After David and his men are sent away by Achish, they arrive home to find their city has been burned to the ground. What is more, there are no bodies, because those who attacked carried away all the people as captives. Some of David’s men start talking about stoning him to death. David calls for the priest to ask God for instructions. God tells him to chase the attackers down and that he (David) and his men will be victorious. So all 600 men with David strap on their packs and chase after the raiders who took their wives and children. They reach a point in the pursuit where about 200 are too worn out to keep going. The remaining 400 continue the pursuit. They find a servant of one of the raiders who had been left behind. This abandoned servant leads them to the camp of the raiders, who turn out to be Amalekites. David and his men kill all of the Amalekites except those who flee the battle. In addition to their wives and children and all their livestock, David and his men are now in possession of everything the Amalekites had raided from every other place. There is a division of the spoils and gifts are sent to the towns in Israel where David and his men were wont to camp near.
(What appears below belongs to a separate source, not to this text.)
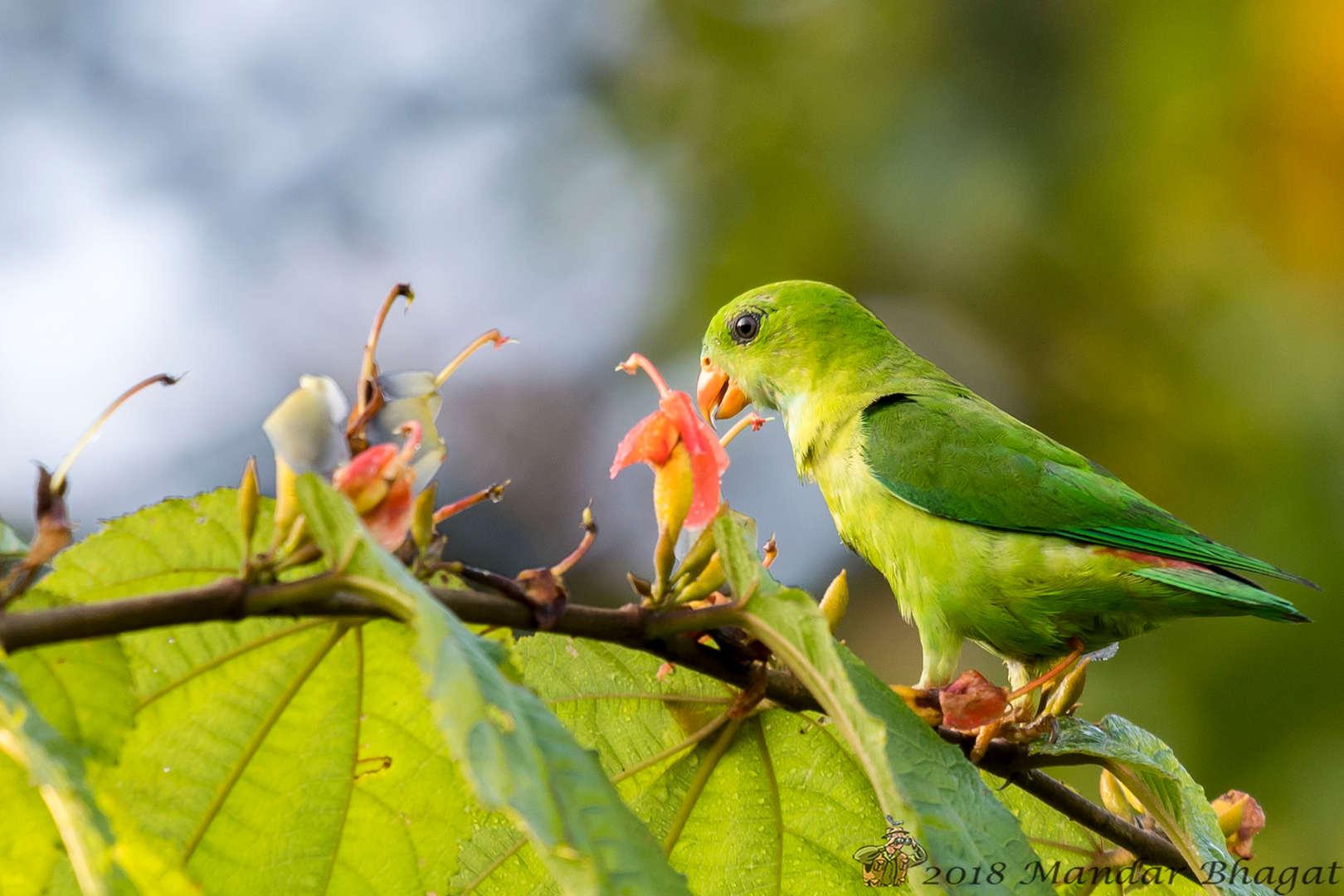 vernal hanging parrot MMB_1086.jpg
David being victorious in battle is not unusual. But the division of the spoil is an interesting part of this account. Those who stayed behind with the bags received an equal share of the spoil. This led me to wonder whether or not this sort of sharing was common in the ancient world. It seems, at a glance, that there is evidence that many ancient cultures had some practice with regard to sharing the spoil with those who stayed behind, whether at home or with the baggage. One piece of writing on the subject seems to assert that the dividing of spoil communalized the actions of those who fought, putting the warfare and the responsibility for it into the context of the society as a whole. Be that as it may, David determines that everyone shares equally in the spoils

A similar idea is communicated by Jesus in one of His parables. A landowner goes out and gets laborers to work in his fields and all of them, regardless of how long or short a time they worked, are paid the same wage. This is often understood as everyone receiving salvation equally and being equally saved.

But there might be something in this for me with regard to those who serve in various ministries. It is easy to celebrate the service of those who are front and center such as pastors and worship leaders and even Sunday School teachers. But there are church office workers and (in the case of where my wife and I currently fellowship) people who set up and tear down the equipment every week. These people are just as necessary to the function of the fellowship and are often overlooked.

Father, I am not sure how best to approach this prayer. I would ask for Your heart in the matter, that I might notice the service of those who might often go unnoticed and respond as You would have me respond. We all share in carrying out Your work, how best can we share in the joy that comes from that work?